Je m'assis et me tut. Pour me calmer je regardais la liste de départ des avions. Le notre était en bas. Je le regardais monter sur l'écran des départs quand une voix annonça le départ imminent de notre avion. Les autres avaient été retardés. Je me levais et criais ma joie tout haut à une minute de la fin du pari.
-T'as perdu, je te l'avais dit que tu étais incapable de te taire, fanfaronna-t-il.
-Je te donnerais ton pain au chocolat quand on arrivera. Papa et maman on y va? Je n'ai pas envie de le rater.
-Nous non plus allez on y va.
On dû encore attendre une demie heure dans la salle d'embarquement avant que l'hôtesse de l'air ne nous dise de monter dans l'avion. Je regardais par la fenêtre. Au delà des grandes fenêtres je vis un petit avion décollé, ce devait être jet privé, quelle chance il avait le proprio d'en posséder un. J'en vis une aile avec une inscription illisible dessus. Je voulais un avion à moi quand je serais plus grande. Il faudra que je me débrouille pour économiser. Mais avec les paris, je perdais l'équivalent d'un pain au chocolat par semaine. Ils avaient de la chance de pouvoir aller où bon leur semblait quand ils voulaient. Je mangeai un chewing-gum car on m'avait dit que je pourrais avoir les oreilles bouchées. J'avais donc fait mes provisions avant de partir.

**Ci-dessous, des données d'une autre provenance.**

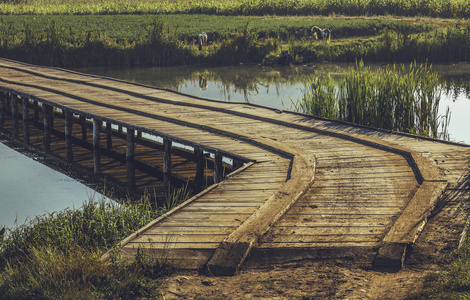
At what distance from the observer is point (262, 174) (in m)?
7.61

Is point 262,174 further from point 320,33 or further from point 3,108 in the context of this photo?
point 320,33

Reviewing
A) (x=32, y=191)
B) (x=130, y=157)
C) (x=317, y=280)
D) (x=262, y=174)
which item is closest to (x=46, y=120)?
(x=130, y=157)

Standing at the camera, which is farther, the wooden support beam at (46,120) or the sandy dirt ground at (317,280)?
the wooden support beam at (46,120)

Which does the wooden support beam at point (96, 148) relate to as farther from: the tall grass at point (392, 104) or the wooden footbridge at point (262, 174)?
the tall grass at point (392, 104)

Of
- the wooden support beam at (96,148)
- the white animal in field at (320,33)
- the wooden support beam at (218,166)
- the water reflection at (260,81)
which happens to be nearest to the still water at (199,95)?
the water reflection at (260,81)

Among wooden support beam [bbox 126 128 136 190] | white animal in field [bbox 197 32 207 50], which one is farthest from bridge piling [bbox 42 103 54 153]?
white animal in field [bbox 197 32 207 50]

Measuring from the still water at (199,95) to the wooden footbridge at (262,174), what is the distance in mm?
1129

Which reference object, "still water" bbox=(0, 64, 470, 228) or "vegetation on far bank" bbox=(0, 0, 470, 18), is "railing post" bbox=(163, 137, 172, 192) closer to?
"still water" bbox=(0, 64, 470, 228)

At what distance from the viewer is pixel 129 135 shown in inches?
464

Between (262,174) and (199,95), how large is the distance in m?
10.9

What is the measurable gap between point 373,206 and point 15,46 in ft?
69.4

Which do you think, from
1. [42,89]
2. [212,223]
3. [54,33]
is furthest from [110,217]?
[54,33]

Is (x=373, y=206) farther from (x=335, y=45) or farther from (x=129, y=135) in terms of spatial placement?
(x=335, y=45)

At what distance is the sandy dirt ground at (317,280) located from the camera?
4.61 m
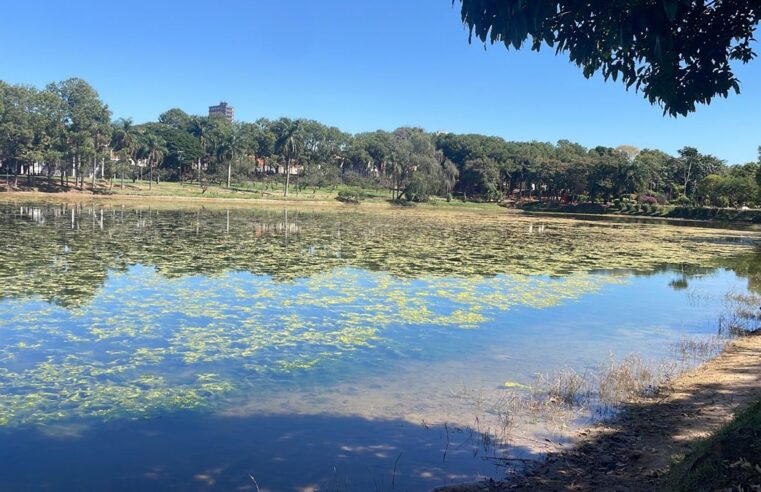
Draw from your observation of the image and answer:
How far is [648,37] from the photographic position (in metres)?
4.93

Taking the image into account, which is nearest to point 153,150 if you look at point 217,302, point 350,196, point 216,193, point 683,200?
point 216,193

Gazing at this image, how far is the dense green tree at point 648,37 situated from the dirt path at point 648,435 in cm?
368

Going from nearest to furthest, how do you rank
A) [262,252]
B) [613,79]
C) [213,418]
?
[613,79]
[213,418]
[262,252]

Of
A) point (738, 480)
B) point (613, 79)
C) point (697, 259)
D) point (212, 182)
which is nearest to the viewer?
point (738, 480)

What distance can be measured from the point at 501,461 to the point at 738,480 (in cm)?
272

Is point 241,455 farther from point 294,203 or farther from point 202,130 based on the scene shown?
point 202,130

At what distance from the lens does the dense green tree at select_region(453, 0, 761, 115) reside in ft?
15.2

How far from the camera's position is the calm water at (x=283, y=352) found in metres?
5.91

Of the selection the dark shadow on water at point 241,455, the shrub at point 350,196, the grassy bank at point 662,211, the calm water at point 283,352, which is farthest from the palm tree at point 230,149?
the dark shadow on water at point 241,455

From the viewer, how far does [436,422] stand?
7.14 meters

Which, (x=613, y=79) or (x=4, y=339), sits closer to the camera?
(x=613, y=79)

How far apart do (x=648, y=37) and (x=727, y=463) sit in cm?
354

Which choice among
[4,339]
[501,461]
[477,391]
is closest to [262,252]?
[4,339]

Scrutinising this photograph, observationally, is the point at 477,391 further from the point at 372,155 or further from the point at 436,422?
the point at 372,155
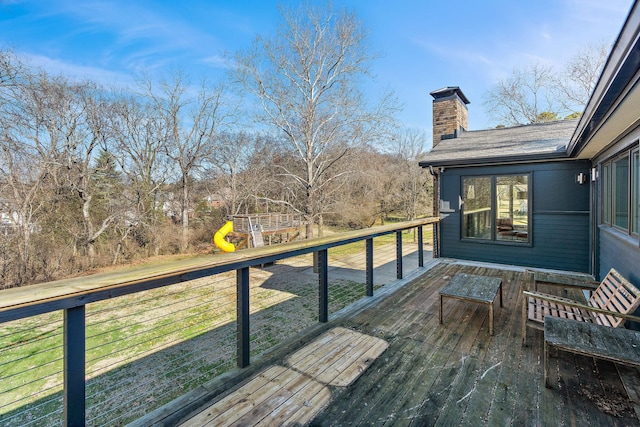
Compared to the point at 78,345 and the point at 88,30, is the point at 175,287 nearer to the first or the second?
the point at 78,345

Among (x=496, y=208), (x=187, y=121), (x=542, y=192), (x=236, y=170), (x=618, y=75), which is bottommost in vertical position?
(x=496, y=208)

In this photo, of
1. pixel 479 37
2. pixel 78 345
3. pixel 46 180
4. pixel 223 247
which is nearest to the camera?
pixel 78 345

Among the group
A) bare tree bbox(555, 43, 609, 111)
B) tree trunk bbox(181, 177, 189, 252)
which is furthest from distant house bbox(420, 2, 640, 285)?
bare tree bbox(555, 43, 609, 111)

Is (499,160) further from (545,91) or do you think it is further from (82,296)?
(545,91)

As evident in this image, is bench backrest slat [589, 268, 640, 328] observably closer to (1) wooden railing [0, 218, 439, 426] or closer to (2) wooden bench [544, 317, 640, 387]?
(2) wooden bench [544, 317, 640, 387]

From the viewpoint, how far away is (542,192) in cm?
594

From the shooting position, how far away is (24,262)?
31.0 feet

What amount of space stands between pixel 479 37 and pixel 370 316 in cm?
1077

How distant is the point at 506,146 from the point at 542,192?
3.97 ft

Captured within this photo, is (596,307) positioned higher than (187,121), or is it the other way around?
(187,121)

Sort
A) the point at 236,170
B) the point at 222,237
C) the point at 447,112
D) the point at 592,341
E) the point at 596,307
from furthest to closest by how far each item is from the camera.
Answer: the point at 236,170 → the point at 222,237 → the point at 447,112 → the point at 596,307 → the point at 592,341

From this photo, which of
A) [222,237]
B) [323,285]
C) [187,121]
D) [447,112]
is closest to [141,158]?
[187,121]

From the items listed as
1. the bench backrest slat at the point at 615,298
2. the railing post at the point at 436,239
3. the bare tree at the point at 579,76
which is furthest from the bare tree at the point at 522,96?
the bench backrest slat at the point at 615,298

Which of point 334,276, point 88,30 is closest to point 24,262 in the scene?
point 88,30
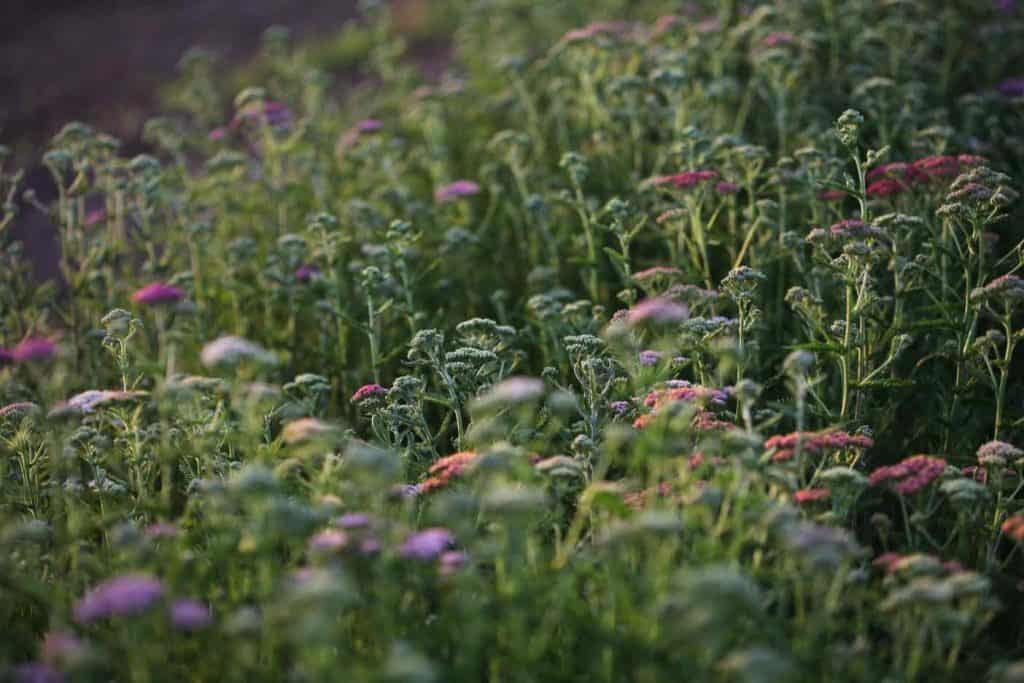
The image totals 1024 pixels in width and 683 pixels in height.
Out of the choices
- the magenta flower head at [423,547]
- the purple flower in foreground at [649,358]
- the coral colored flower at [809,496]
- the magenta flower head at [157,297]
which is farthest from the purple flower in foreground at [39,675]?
the purple flower in foreground at [649,358]

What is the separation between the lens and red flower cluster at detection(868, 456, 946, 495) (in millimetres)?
3672

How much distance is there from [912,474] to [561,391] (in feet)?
4.94

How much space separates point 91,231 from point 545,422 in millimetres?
4440

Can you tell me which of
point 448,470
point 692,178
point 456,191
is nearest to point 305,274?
point 456,191

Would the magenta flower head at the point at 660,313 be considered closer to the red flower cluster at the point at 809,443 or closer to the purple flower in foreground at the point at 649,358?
the red flower cluster at the point at 809,443

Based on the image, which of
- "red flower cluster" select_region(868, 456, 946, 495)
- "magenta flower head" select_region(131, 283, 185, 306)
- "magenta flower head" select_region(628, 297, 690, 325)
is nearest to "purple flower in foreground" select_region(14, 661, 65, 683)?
"magenta flower head" select_region(131, 283, 185, 306)

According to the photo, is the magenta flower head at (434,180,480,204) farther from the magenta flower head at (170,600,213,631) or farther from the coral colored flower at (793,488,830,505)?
the magenta flower head at (170,600,213,631)

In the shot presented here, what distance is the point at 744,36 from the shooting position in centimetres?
789

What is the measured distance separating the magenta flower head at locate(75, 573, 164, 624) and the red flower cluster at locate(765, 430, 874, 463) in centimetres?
218

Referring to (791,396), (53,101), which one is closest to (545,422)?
(791,396)

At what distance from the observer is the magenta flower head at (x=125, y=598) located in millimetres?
A: 2801

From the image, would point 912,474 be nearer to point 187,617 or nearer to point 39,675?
point 187,617

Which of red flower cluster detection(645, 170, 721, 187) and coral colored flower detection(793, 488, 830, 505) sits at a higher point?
red flower cluster detection(645, 170, 721, 187)

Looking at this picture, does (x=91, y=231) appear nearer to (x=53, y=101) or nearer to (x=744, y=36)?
(x=744, y=36)
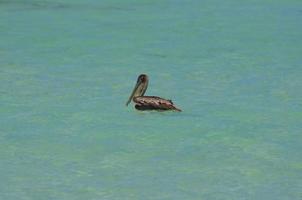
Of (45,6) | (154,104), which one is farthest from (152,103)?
(45,6)

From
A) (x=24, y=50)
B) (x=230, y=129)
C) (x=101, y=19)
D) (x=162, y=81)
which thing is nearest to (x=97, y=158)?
(x=230, y=129)

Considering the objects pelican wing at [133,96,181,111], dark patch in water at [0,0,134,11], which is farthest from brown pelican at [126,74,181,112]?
dark patch in water at [0,0,134,11]

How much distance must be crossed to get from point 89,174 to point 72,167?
5.2 inches

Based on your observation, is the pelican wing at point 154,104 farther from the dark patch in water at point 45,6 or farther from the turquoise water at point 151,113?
the dark patch in water at point 45,6

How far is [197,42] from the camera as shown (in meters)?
7.83

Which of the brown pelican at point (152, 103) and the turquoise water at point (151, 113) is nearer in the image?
the turquoise water at point (151, 113)

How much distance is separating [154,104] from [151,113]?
0.05 metres

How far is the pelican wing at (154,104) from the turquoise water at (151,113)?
40 mm

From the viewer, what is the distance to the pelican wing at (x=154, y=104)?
5.36 m

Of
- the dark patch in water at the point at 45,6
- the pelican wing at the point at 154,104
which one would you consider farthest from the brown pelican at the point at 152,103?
the dark patch in water at the point at 45,6

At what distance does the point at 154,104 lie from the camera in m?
5.39

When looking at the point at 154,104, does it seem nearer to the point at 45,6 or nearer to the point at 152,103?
the point at 152,103

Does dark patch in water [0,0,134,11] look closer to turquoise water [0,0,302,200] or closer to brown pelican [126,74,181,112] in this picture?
turquoise water [0,0,302,200]

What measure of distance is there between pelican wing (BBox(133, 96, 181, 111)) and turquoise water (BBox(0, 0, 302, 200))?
40 millimetres
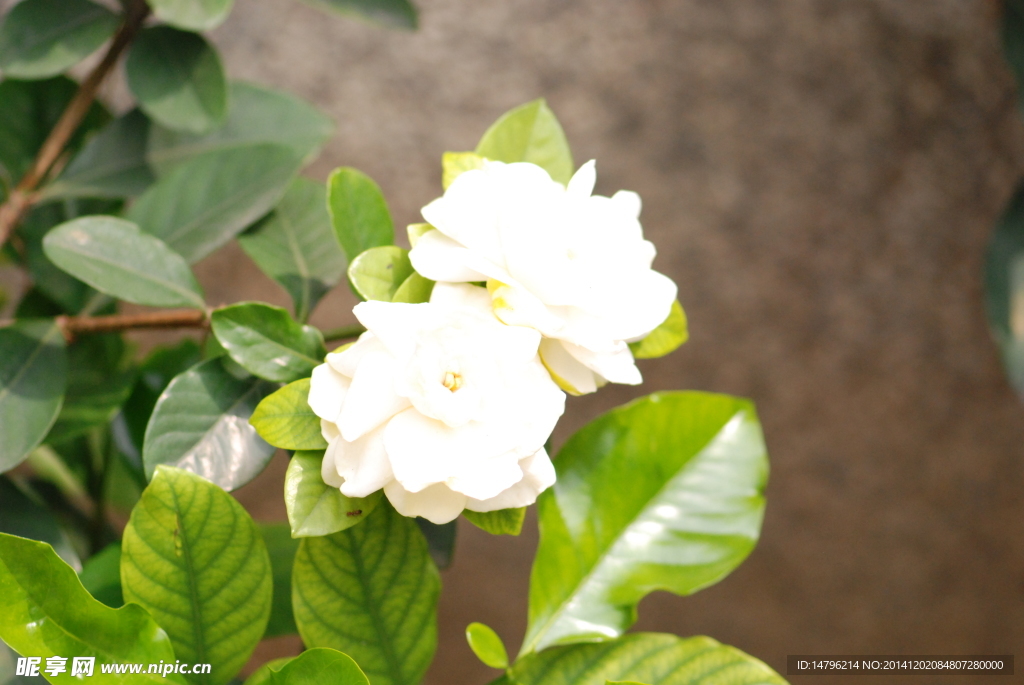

La dame qui faisait embarquer nous demanda nos billets et nos passeports. Elle nous laissa ensuite passer et nous indiqua nos sièges. L'hôtesse à l'entrée de l'avion était habillée comme les autres c'est-à-dire avec un tailleur bleu et les cheveux attachés en un chignon disgracieux. L'avion était grand, l'allée était large. Il y avait deux étages et au deuxième se trouvait un bar avec des toilettes.
Guillaume s'installa à côté de moi. J'étais du côté du hublot. On rangea nos bagages à mains dans les emplacement prévus à cet effet au dessus de nos têtes. L'avion décolla sans problème. Avec l'atterrissage c'était la partie que je redoutais le plus. Guillaume me réveilla juste avant que nous n'arrivions pour que je puisse admirer le paysage américain. Nous dûmes attendre un peu dans l'avion pendant que nos valises se faisaient décharger de la soute et amener dans le hall de l'aéroport.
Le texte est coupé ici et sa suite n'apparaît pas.